In October, the justice committee said: “Referral fees reward a range of illegal behaviour, and banning them, together with introducing custodial sentences for breaches of the Data Protection Act, would have the twin effect of both increasing the deterrent and reducing the financial incentives for these offences.”

But in its newly published response to the report, Referral fees and the theft of personal data, the Ministry of Justice said the referral fee ban – now contained in the Legal Aid, Sentencing and Punishment of Offenders Bill – had been prompted by concerns about “personal injury claimants being actively encouraged to pursue their claims”.

It added: “However, the provisions in the bill do include powers to enable the Lord Chancellor to make regulations to extend the ban to other types of claim and legal services, should the need arise in due course.”
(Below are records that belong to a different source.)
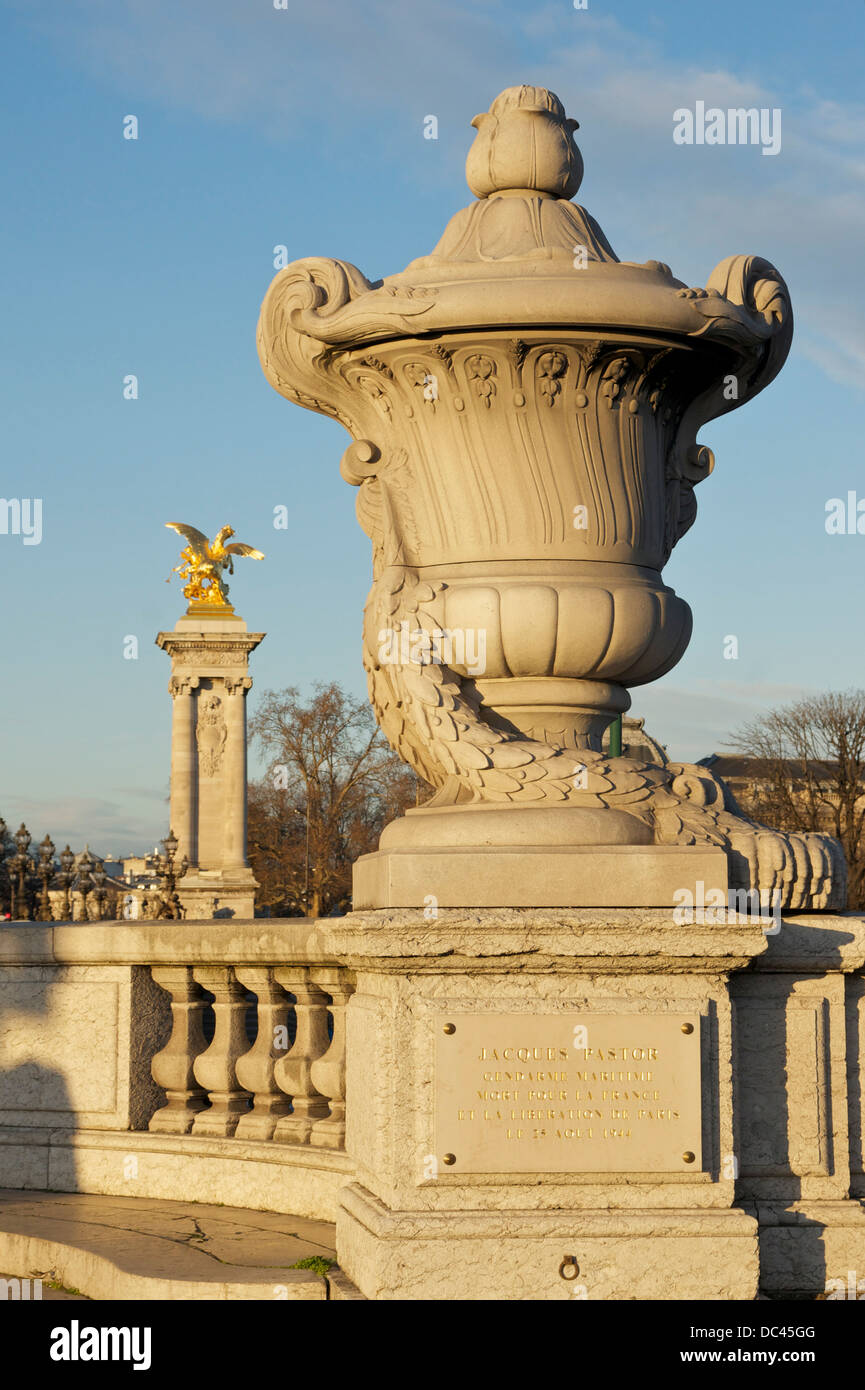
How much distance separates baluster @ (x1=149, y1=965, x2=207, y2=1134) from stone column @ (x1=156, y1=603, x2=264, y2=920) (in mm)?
40866

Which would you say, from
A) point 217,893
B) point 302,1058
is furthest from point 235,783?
point 302,1058

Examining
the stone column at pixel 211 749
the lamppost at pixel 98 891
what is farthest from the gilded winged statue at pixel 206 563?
the lamppost at pixel 98 891

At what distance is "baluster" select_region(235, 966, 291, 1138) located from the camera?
20.8 ft

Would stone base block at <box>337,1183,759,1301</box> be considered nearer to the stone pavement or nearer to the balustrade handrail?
the stone pavement

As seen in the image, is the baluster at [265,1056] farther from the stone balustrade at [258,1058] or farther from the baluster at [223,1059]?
the baluster at [223,1059]

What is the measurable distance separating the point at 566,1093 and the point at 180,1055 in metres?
2.43

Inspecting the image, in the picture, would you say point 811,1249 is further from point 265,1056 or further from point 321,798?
point 321,798

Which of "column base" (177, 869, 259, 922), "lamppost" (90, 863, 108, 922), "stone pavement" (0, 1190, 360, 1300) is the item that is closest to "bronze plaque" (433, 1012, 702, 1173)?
"stone pavement" (0, 1190, 360, 1300)

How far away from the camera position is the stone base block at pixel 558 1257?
4.62m

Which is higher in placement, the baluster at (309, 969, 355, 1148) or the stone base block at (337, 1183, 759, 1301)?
the baluster at (309, 969, 355, 1148)

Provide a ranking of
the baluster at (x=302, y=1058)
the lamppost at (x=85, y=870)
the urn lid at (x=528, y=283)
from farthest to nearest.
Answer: the lamppost at (x=85, y=870), the baluster at (x=302, y=1058), the urn lid at (x=528, y=283)

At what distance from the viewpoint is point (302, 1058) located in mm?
6250

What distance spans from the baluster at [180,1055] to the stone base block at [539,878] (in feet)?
6.53

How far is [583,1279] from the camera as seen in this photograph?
464 cm
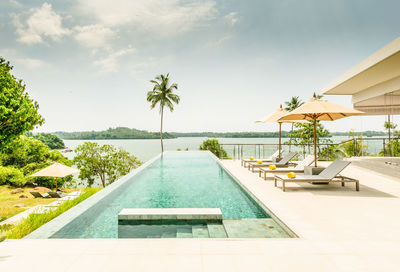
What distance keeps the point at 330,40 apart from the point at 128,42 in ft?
43.2

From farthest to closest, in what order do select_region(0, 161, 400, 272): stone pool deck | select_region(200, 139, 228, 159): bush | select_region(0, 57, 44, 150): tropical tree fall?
select_region(200, 139, 228, 159): bush
select_region(0, 57, 44, 150): tropical tree
select_region(0, 161, 400, 272): stone pool deck

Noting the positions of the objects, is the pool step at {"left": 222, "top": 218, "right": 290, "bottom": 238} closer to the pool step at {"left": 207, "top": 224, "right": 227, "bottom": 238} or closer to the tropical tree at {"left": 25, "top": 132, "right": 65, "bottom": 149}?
the pool step at {"left": 207, "top": 224, "right": 227, "bottom": 238}

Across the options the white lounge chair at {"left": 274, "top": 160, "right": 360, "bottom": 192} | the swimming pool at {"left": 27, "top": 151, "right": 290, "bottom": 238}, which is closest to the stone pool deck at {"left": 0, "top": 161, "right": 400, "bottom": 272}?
the swimming pool at {"left": 27, "top": 151, "right": 290, "bottom": 238}

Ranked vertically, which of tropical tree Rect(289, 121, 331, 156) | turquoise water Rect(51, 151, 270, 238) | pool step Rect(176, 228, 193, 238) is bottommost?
turquoise water Rect(51, 151, 270, 238)

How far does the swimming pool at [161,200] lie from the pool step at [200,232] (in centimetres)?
81

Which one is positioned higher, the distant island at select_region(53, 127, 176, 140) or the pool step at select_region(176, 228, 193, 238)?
the distant island at select_region(53, 127, 176, 140)

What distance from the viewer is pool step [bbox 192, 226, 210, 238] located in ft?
10.1

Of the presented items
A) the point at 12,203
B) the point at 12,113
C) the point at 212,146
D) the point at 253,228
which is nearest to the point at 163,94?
the point at 212,146

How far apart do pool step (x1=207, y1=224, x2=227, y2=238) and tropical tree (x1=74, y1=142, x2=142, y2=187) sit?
1763cm

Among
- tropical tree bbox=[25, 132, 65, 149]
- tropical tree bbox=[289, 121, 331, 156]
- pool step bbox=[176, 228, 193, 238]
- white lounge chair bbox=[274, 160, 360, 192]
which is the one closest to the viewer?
pool step bbox=[176, 228, 193, 238]

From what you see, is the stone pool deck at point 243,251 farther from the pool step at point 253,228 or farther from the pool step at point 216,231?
the pool step at point 216,231

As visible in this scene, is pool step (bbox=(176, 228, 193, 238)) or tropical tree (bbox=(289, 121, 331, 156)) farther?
tropical tree (bbox=(289, 121, 331, 156))

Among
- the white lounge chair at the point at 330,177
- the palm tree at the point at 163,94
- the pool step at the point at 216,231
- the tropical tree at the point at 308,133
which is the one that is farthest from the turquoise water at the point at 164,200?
the palm tree at the point at 163,94

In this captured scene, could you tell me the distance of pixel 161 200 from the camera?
5273 mm
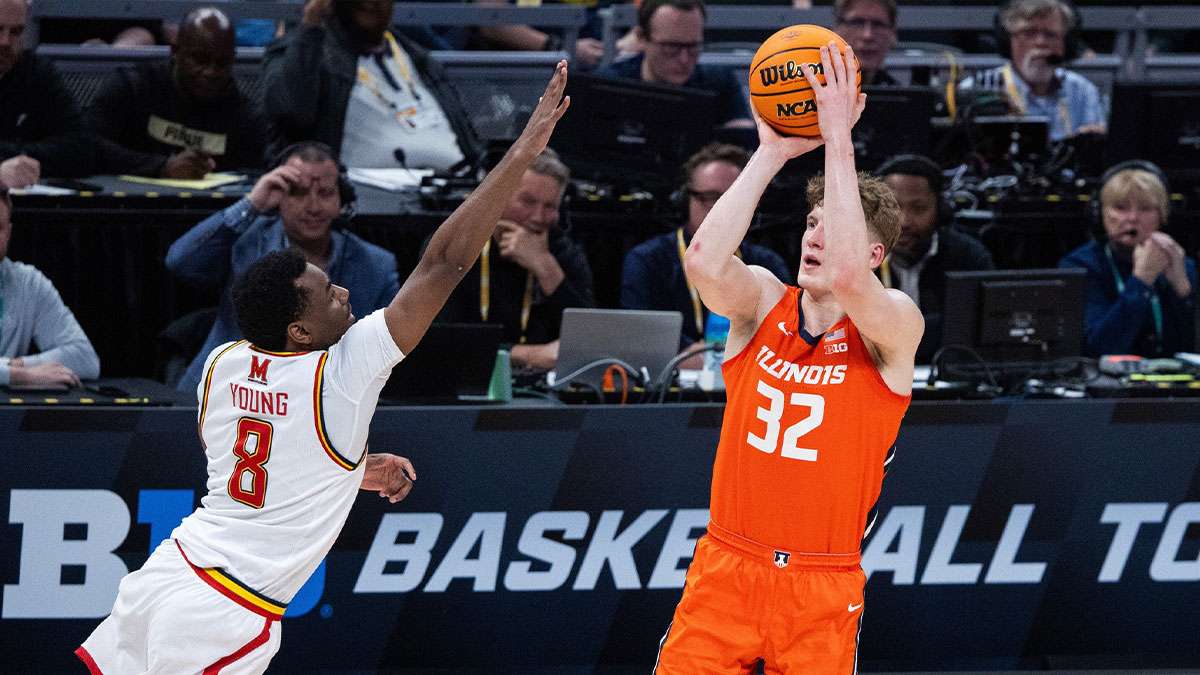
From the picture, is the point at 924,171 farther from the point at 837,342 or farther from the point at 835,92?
the point at 835,92

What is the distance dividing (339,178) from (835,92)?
10.6 feet

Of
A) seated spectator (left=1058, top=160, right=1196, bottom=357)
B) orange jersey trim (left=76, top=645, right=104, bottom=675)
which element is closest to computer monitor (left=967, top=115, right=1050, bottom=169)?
seated spectator (left=1058, top=160, right=1196, bottom=357)

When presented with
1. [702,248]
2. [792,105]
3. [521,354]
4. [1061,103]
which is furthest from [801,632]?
[1061,103]

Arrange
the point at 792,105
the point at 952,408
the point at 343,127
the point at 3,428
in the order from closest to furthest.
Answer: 1. the point at 792,105
2. the point at 3,428
3. the point at 952,408
4. the point at 343,127

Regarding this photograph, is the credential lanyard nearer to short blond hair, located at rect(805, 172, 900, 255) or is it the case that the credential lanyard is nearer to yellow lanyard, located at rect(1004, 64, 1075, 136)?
yellow lanyard, located at rect(1004, 64, 1075, 136)

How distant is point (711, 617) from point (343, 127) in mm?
4524

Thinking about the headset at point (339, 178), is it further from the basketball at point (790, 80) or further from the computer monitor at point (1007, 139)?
the computer monitor at point (1007, 139)

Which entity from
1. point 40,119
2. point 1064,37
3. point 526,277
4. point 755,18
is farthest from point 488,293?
point 1064,37

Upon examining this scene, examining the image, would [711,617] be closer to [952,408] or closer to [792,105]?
[792,105]

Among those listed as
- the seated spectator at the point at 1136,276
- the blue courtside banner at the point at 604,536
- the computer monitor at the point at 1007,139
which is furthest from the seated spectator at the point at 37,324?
the computer monitor at the point at 1007,139

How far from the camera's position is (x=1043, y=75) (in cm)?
816

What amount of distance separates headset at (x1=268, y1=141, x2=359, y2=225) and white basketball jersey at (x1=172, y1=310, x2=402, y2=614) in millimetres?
2468

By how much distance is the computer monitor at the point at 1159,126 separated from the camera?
24.5 feet

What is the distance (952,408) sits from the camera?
492cm
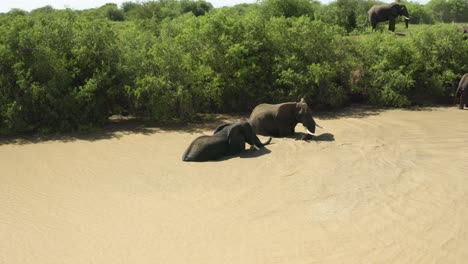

Section 55 of the DPA makes it a criminal offence to knowingly or recklessly obtain, disclose or procure the disclosure to another person of personal data. The power to introduce custodial sentences of up to two years exists but has not yet been activated. The maximum penalty is currently a fine of up to £5,000.

The response said the government “is not yet convinced” that custodial sentences would provide a deterrent. “Many of the offenders who commit section 55 offences opportunistically are unlikely to be aware of the penalty for such offences. Indeed, there is good evidence that the probability of being detected and punished generates deterrence.”

It said the issue also needed to be considered in the context of the Leveson inquiry given that the extent to which data protection laws have failed form part of the judge’s terms of reference.

The response added: “Once the Leveson inquiry has reported, we will be in a better position to consider the wider implications of any change to the penalties available to the courts in this area.”

Justice committee chairman Sir Alan Beith MP said: “This is a disappointing response in the light of the Information Commissioner’s clear statements that his enforcement capacity is limited by the absence of a custodial sentence for the most serious cases of abuse of personal information.

“It is likely that ministers will have to return both to this issue and to the issue of referral fees in areas other than personal injury, where they are taking welcome action.”